La députée PS Sylvie Andrieux condamnée à trois ans de prison, dont un ferme

Elle est accusée d'avoir détourné environ 740 000 euros de subventions de la région Provence-Alpes-Côte d'Azur (Paca), dont elle était vice-présidente à l'époque des faits, entre 2005 et 2008. 

Sylvie Andrieux, députée PS des Bouches-du-Rhône, le 3 mai 2013 à Marseille.
Sylvie Andrieux, députée PS des Bouches-du-Rhône, le 3 mai 2013 à Marseille. (PASCAL POCHARD / SIPA)

Elle risquait jusqu'à dix ans de prison et 150 000 euros d'amende pour détournement de fonds publics. La députée PS des Bouches-du-Rhône Sylvie Andrieux a été condamnée à trois ans de prison, dont deux avec sursis, 100 000 euros d'amende et à cinq ans d'inéligibilité par le tribunal correctionnel de Marseille, mercredi 22 mai. Ses avocats ont décidé de faire appel de cette décision, ont indiqué nos confrères de France 3 Provence-Alpes.

Le procureur avait requis deux ans de prison avec sursis et 50 000 euros d'amende. Francetv info revient sur cette condamnation qui met le PS dans l'embarras. 

Que lui était-il reproché ?

Sylvie Andrieux était jugée, aux côtés de 21 autres prévenus, pour avoir détourné environ 740 000 euros de subventions de la région Provence-Alpes-Côte d'Azur, dont elle était vice-présidente en charge de la politique de la ville au moment des faits, entre 2005 et 2008. 

L'élue était accusée d'avoir présenté au vote du conseil régional des dossiers de demandes de subventions d'associations fictives, afin de pouvoir rétribuer des personnes l'ayant aidée à s'implanter et à se faire élire dans certains quartiers. Ces "structures fictives avaient été montées par des caïds dans des cités pour réclamer des subventions du conseil régional", résume Libération. Deux de ces personnes ont écopé de peines de trente mois de prison ferme pour l'un, trois ans dont un ferme pour l'autre, poursuit le site du quotidien.

Comment avait-elle été mise en cause ? 

L'enquête a débuté en 2007, après que l'organisme Tracfin –qui dépend de Bercy– a remarqué que de jeunes associations percevaient d'importantes sommes d'argent alors qu'elles n'avaient pas d'adhérents.

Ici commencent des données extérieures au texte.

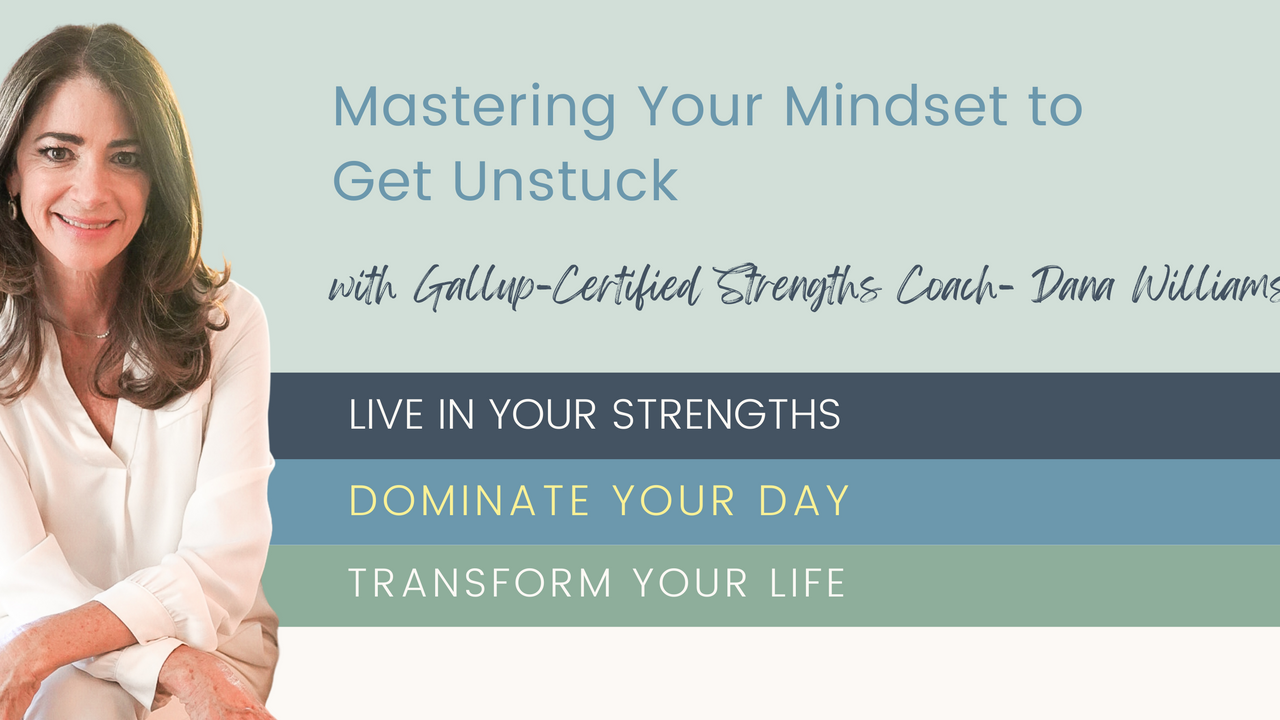 Mastering Your Mindset to Get Unstuck

with Gallup-Certified Strengths Coach- Dana Williams

LIVE IN YOUR STRENGTHS

DOMINATE YOUR DAY

TRANSFORM YOUR LIFE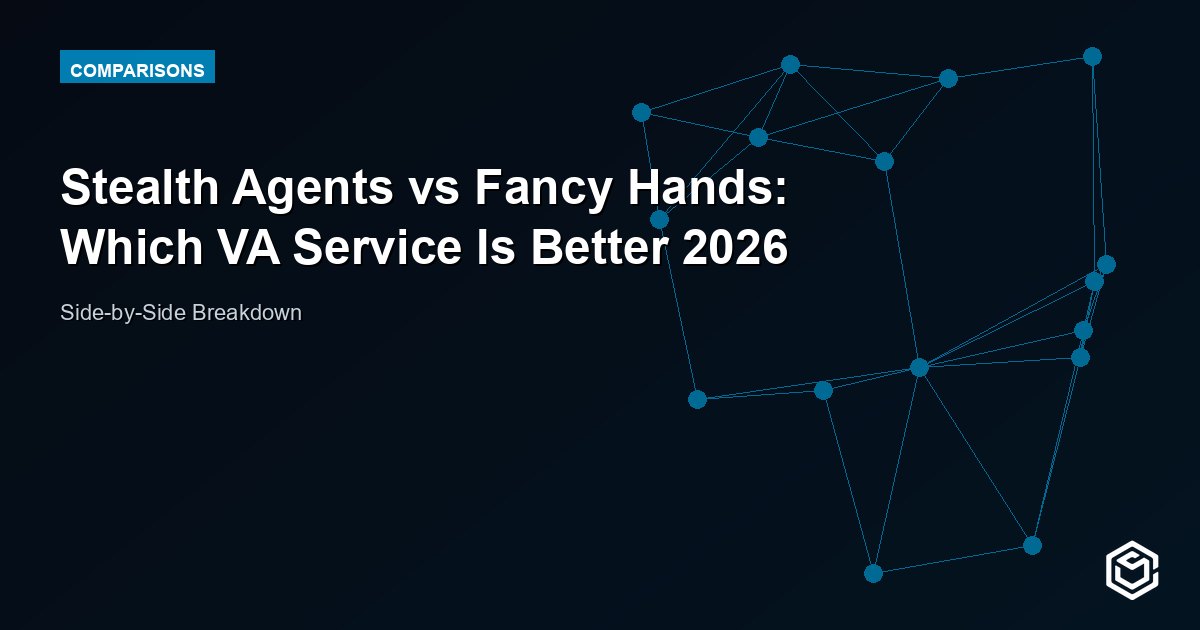 COMPARISONS

Stealth Agents vs Fancy Hands: Which VA Service Is Better 2026

Side-by-Side Breakdown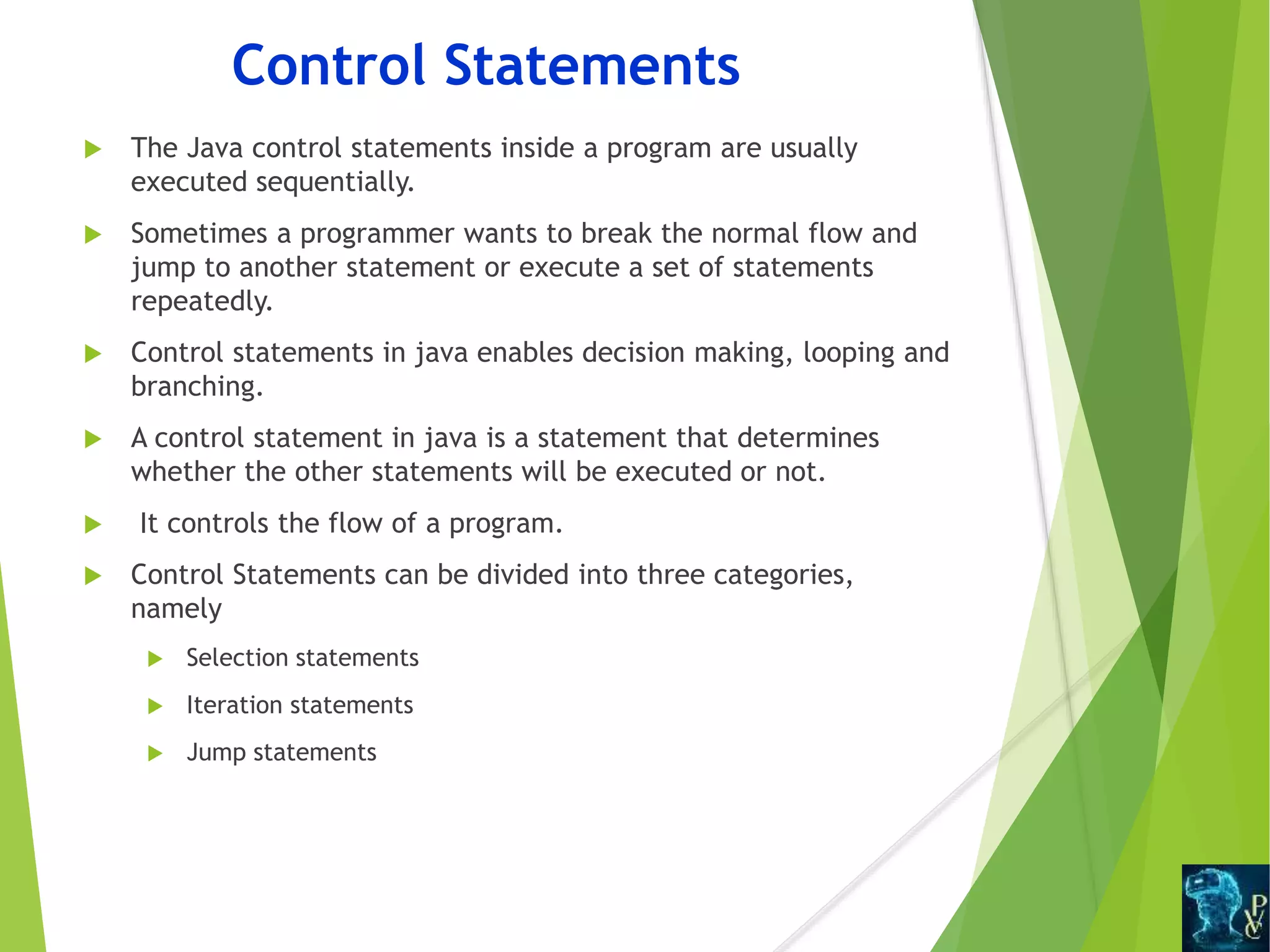 Control Statements

The Java control statements inside a program are usually executed sequentially.

Sometimes a programmer wants to break the normal flow and jump to another statement or execute a set of statements repeatedly.

Control statements in java enables decision making, looping and branching.

A control statement in java is a statement that determines whether the other statements will be executed or not.

It controls the flow of a program.

Control Statements can be divided into three categories, namely

Selection statements

Iteration statements

Jump statements

PVC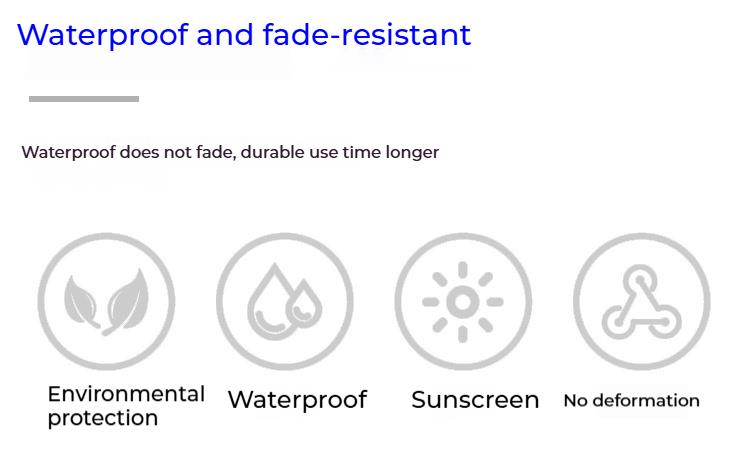 Waterproof and fade-resistant

Waterproof does not fade, durable use time longer

Environmental protection

Waterproof

Sunscreen

No deformation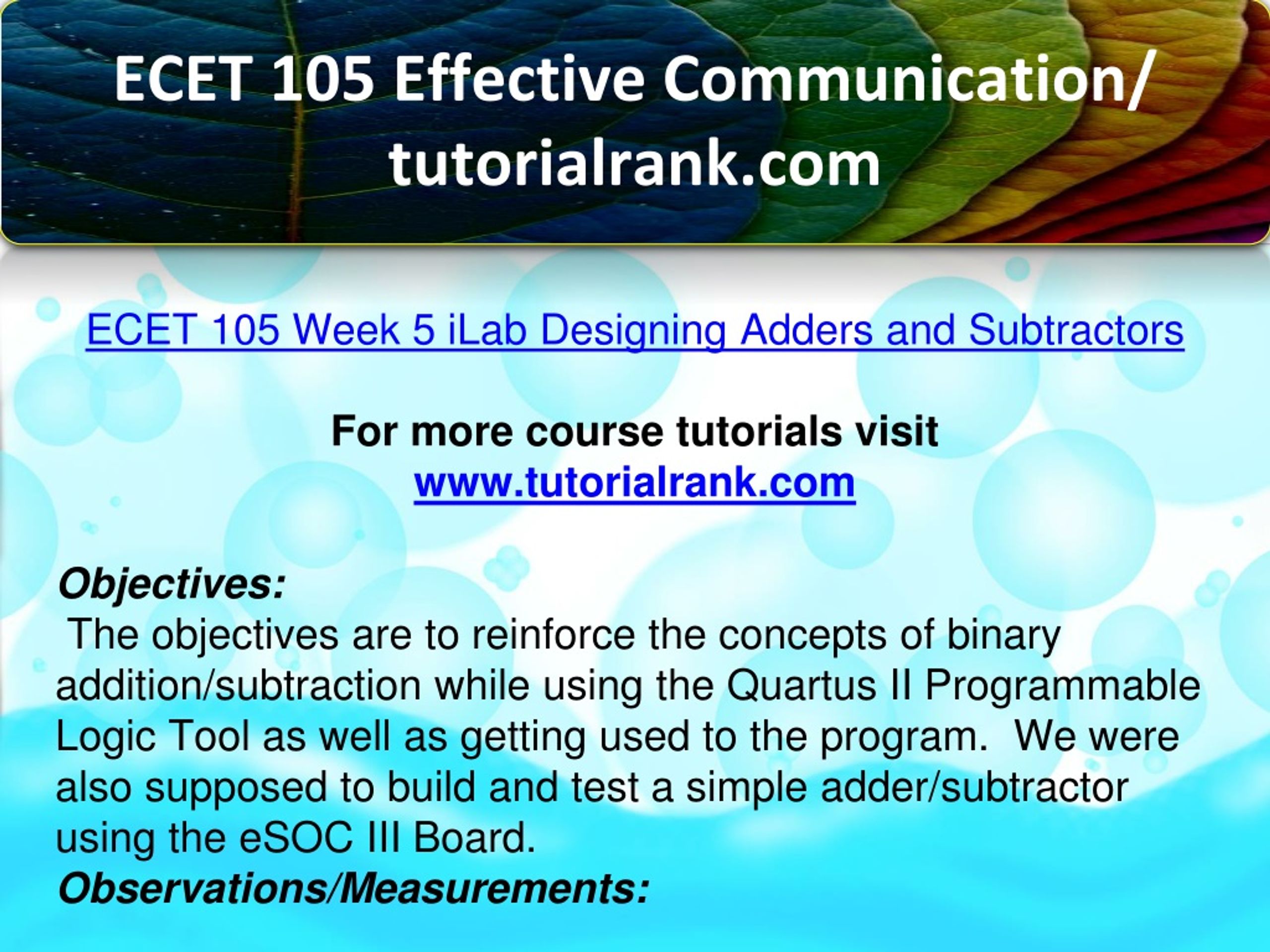 ECET 105 Effective Communication/ tutorialrank.com

ECET 105 Week 5 iLab Designing Adders and Subtractors

For more course tutorials visit
www.tutorialrank.com

Objectives:
The objectives are to reinforce the concepts of binary addition/subtraction while using the Quartus II Programmable Logic Tool as well as getting used to the program. We were also supposed to build and test a simple adder/subtractor using the eSOC III Board.
Observations/Measurements: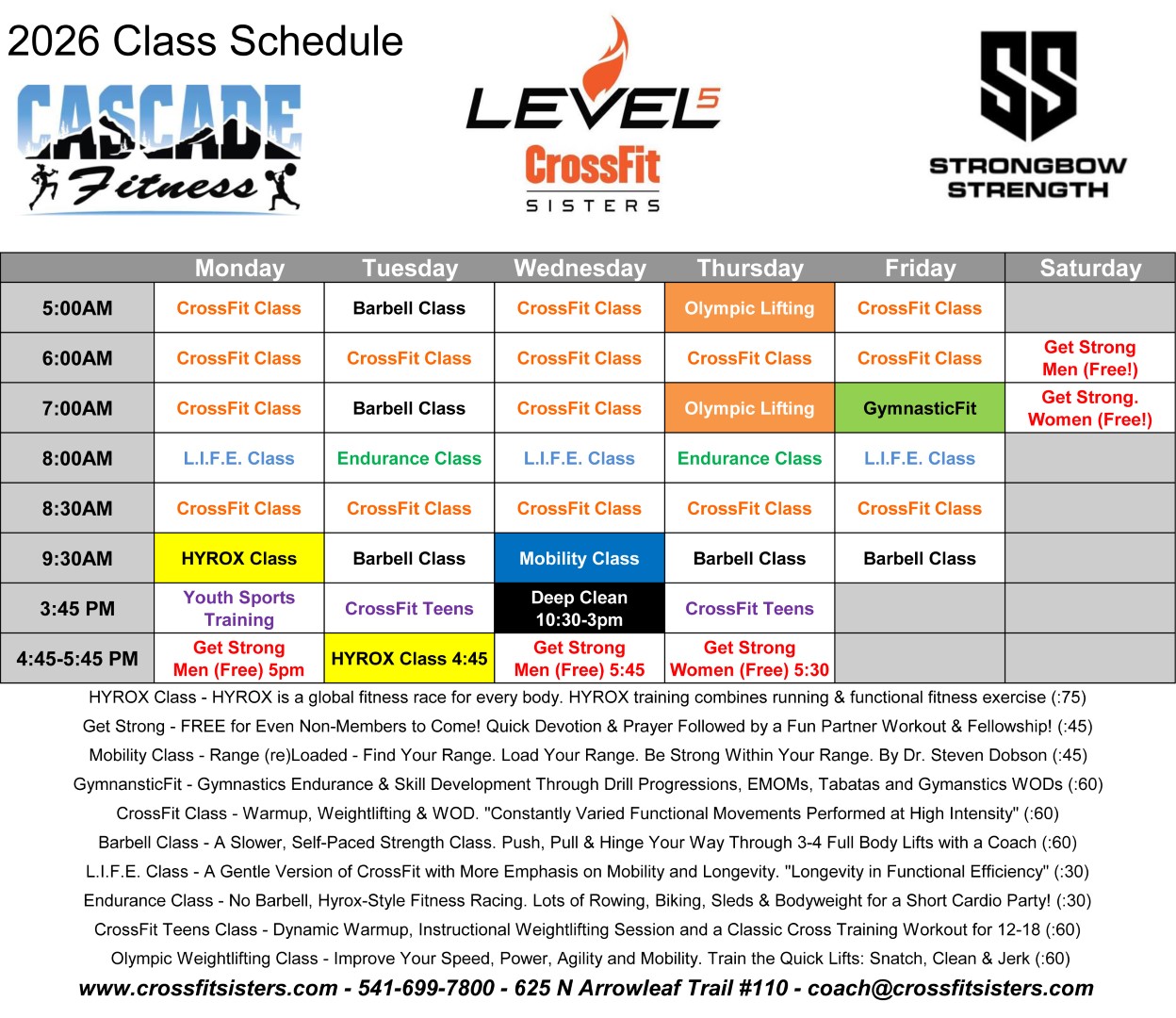 2026 Class Schedule

CASCADE Fitness

LEVEL5 CrossFit SISTERS

SS STRONGBOW STRENGTH

| | Monday | Tuesday | Wednesday | Thursday | Friday | Saturday |
|---|---|---|---|---|---|---|
| 5:00AM | CrossFit Class | Barbell Class | CrossFit Class | Olympic Lifting | CrossFit Class | |
| 6:00AM | CrossFit Class | CrossFit Class | CrossFit Class | CrossFit Class | CrossFit Class | Get Strong Men (Free!) |
| 7:00AM | CrossFit Class | Barbell Class | CrossFit Class | Olympic Lifting | GymnasticFit | Get Strong. Women (Free!) |
| 8:00AM | L.I.F.E. Class | Endurance Class | L.I.F.E. Class | Endurance Class | L.I.F.E. Class | |
| 8:30AM | CrossFit Class | CrossFit Class | CrossFit Class | CrossFit Class | CrossFit Class | |
| 9:30AM | HYROX Class | Barbell Class | Mobility Class | Barbell Class | Barbell Class | |
| 3:45 PM | Youth Sports Training | CrossFit Teens | Deep Clean 10:30-3pm | CrossFit Teens | | |
| 4:45-5:45 PM | Get Strong Men (Free) 5pm | HYROX Class 4:45 | Get Strong Men (Free) 5:45 | Get Strong Women (Free) 5:30 | | |

HYROX Class - HYROX is a global fitness race for every body. HYROX training combines running & functional fitness exercise (:75)

Get Strong - FREE for Even Non-Members to Come! Quick Devotion & Prayer Followed by a Fun Partner Workout & Fellowship! (:45)

Mobility Class - Range (re)Loaded - Find Your Range. Load Your Range. Be Strong Within Your Range. By Dr. Steven Dobson (:45)

GymnansticFit - Gymnastics Endurance & Skill Development Through Drill Progressions, EMOMs, Tabatas and Gymanstics WODs (:60)

CrossFit Class - Warmup, Weightlifting & WOD. "Constantly Varied Functional Movements Performed at High Intensity" (:60)

Barbell Class - A Slower, Self-Paced Strength Class. Push, Pull & Hinge Your Way Through 3-4 Full Body Lifts with a Coach (:60)

L.I.F.E. Class - A Gentle Version of CrossFit with More Emphasis on Mobility and Longevity. "Longevity in Functional Efficiency" (:30)

Endurance Class - No Barbell, Hyrox-Style Fitness Racing. Lots of Rowing, Biking, Sleds & Bodyweight for a Short Cardio Party! (:30)

CrossFit Teens Class - Dynamic Warmup, Instructional Weightlifting Session and a Classic Cross Training Workout for 12-18 (:60)

Olympic Weightlifting Class - Improve Your Speed, Power, Agility and Mobility. Train the Quick Lifts: Snatch, Clean & Jerk (:60)

www.crossfitsisters.com - 541-699-7800 - 625 N Arrowleaf Trail #110 - coach@crossfitsisters.com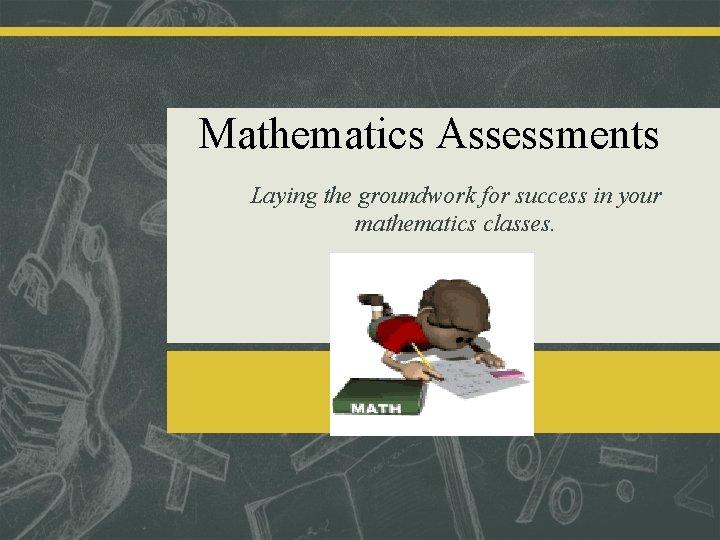 Mathematics Assessments

Laying the groundwork for success in your mathematics classes.

MATH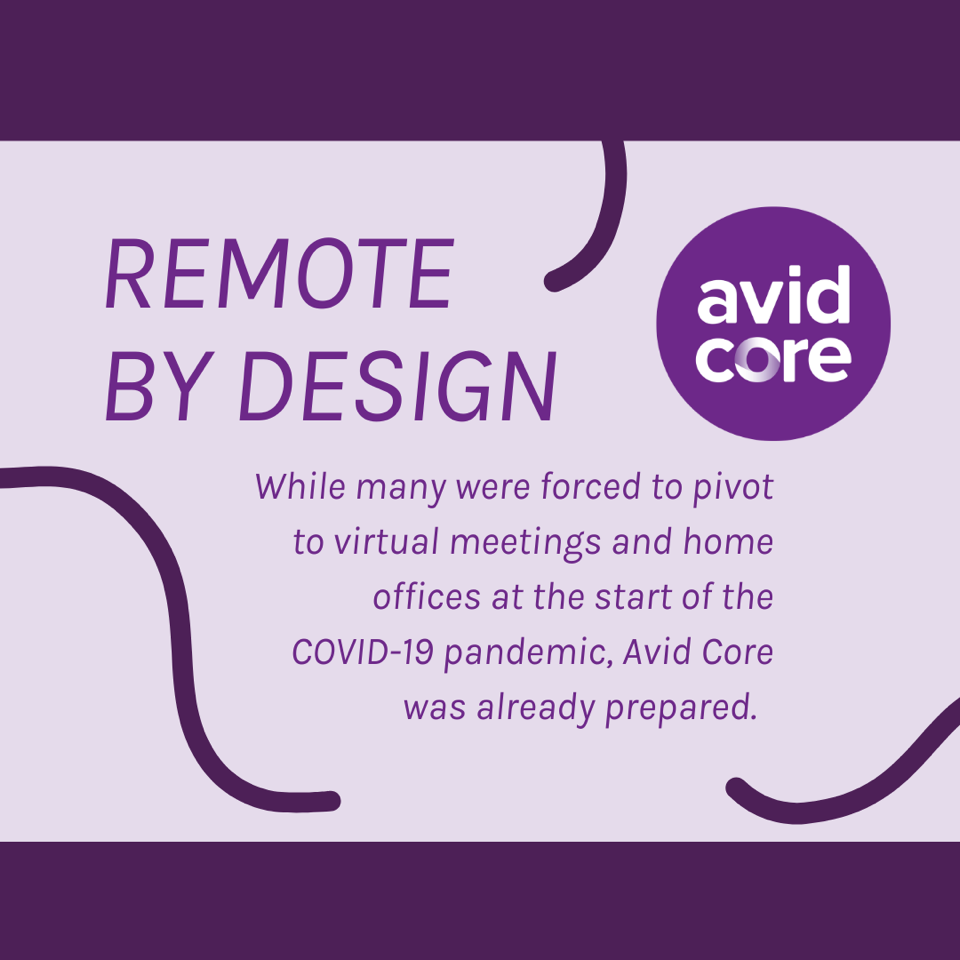 REMOTE BY DESIGN

avid core

While many were forced to pivot to virtual meetings and home offices at the start of the COVID-19 pandemic, Avid Core was already prepared.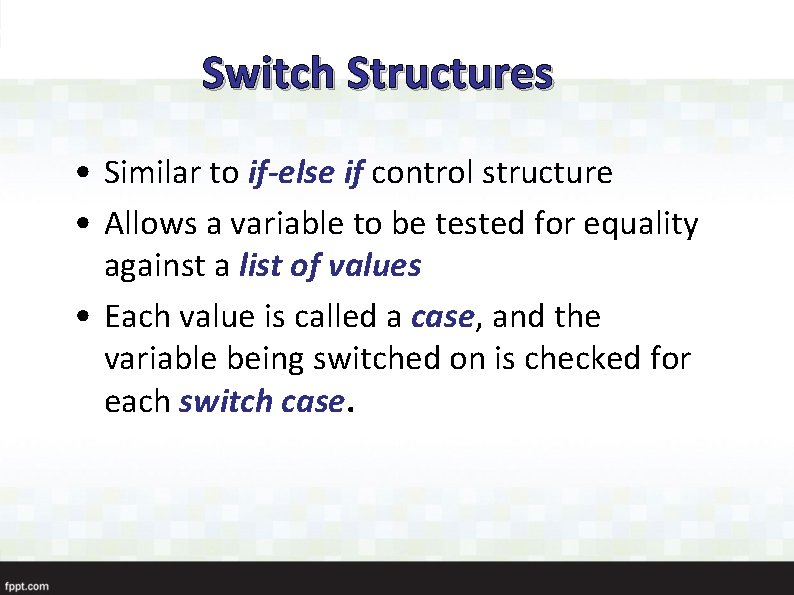 Switch Structures

• Similar to if-else if control structure

• Allows a variable to be tested for equality against a list of values

• Each value is called a case, and the variable being switched on is checked for each switch case.

fppt.com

L'un des plus proches collaborateurs de Sylvie Andrieux, Rolland Balalas, avait alors accusé l'élue d'utiliser "sans discernement les fonds publics", rapportait Le Point. Interrogée à la barre le 15 mai, elle a accusé ce dernier "d'avoir monté un complot", a rapporté Libération. Rolland Balalas a écopé, pour sa part, de trente mois avec sursis.

Quelles conséquences politiques ?

Mise en examen depuis l'été 2010, la députée socialiste des Bouches-du-Rhône Sylvie Andrieux s'était vue retirer l'investiture du PS le 31 mai 2012. Entrée à l'Assemblée nationale en 1997, elle avait maintenu sa candidature dans la troisième circonscription des Bouches-du-Rhône et avait été élue en juin pour un quatrième mandat consécutif. 

En raison de son appel, Sylvie Andrieux échappe pour l'instant à sa condamnation. Cependant, selon des informations du site Marsactu.fr, "sa mise en retrait du groupe socialiste au palais Bourbon va être demandée par son président Bruno Le Roux". Le site d'informations locales pose notamment la question de son avenir à l'Assemblée nationale, ainsi que celle de sa présence sur des listes à l'occasion de la primaire pour l'élection municipale dans la cité phocéenne.